Ironically, Google might be accelerating its own downfall as it tries to copy the “market”, considering LLMs are just a hole in its pocket.
I’ve been working on an internal project for my job - a quarterly report on the most bleeding edge use cases of AI, and the stuff achieved is genuinely really impressive.
So why is the AI at the top end amazing yet everything we use is a piece of literal shit?
The answer is the chatbot. If you have the technical nous to program machine learning tools it can accomplish truly stunning processes at speeds not seen before.
If you don’t know how to do - for eg - a Fourier transform - you lack the skills to use the tools effectively.
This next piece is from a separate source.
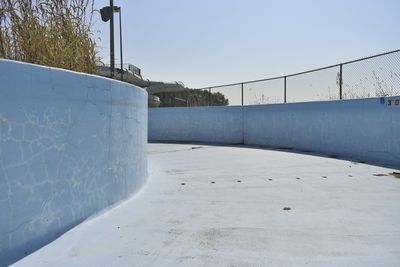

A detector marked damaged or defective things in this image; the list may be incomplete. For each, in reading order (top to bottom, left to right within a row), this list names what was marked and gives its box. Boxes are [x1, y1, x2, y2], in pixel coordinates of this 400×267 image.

cracked pool plaster [0, 59, 147, 266]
That’s no one’s fault, not everyone needs that knowledge, but it does explain the gap between promise and delivery. It can only help you do what you already know how to do faster.
Same for coding, if you understand what your code does, it’s a helpful tool for unsticking part of a problem, it can’t write the whole thing from scratch
For coding it’s also useful for doing the menial grunt work that’s easy but just takes time.
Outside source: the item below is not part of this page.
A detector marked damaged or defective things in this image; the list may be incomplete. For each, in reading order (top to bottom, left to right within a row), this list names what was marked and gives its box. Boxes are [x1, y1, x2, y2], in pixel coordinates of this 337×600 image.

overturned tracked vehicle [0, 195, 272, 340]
You’re not going to replace a senior dev with it, of course, but it’s a great tool.
My previous employer was using AI for intelligent document processing, and the results were absolutely amazing. They did sink a few million dollars into getting the LLM fine tuned properly, though.
LLMs could be useful for translation between programming languages. I asked it to recently for server code given a client code in a different language and the LLM generated code was spot on!
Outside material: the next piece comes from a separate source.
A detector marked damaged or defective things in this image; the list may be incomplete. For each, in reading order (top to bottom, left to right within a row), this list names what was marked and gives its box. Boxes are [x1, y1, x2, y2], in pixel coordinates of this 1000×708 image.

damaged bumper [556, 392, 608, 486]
Exactly - I find AI tools very useful and they save me quite a bit of time, but they’re still tools. Better at some things than others, but the bottom line is that they’re dependent on the person using them. Plus the more limited the problem scope, the better they can be.
Yes, but the problem is that a lot of these AI tools are very easy to use, but the people using them are often ill-equipped to judge the quality of the result. So you have people who are given a task to do, and they choose an AI tool to do it and then call it done, but the result is bad and they can’t tell.
So why is the AI at the top end amazing yet everything we use is a piece of literal shit?
Just that you call an LLM “AI” shows how unqualified you are to comment on the “successes”.
Not this again… LLM is a subset of ML which is a subset of AI.
AI is very very broad and all of ML fits into it.
What are you talking about? I read the papers published in mathematical and scientific journals and summarize the results in a newsletter. As long as you know equivalent undergrad statistics, calculus and algebra anyone can read them, you don’t need a qualification, you could just Google each term you’re unfamiliar with.
While I understand your objection to the nomenclature, in this particular context all major AI-production houses including those only using them as internal tools to achieve other outcomes (e.g. NVIDIA) count LLMs as part of their AI collateral.
The mechanism of machine learning based on training data as used by LLMs is at its core statistics without contextual understanding, the output is therefore only statistically predictable but not reliable. Labeling this as “AI” is misleading at best, directly undermining democracy and freedom in practice, because the impressively intelligent looking output leads naive people to believe the software knows what it is talking about.
People who condone the use of the term “AI” for this kind of statistical approach are naive at best, snake oil vendors or straightout enemies of humanity.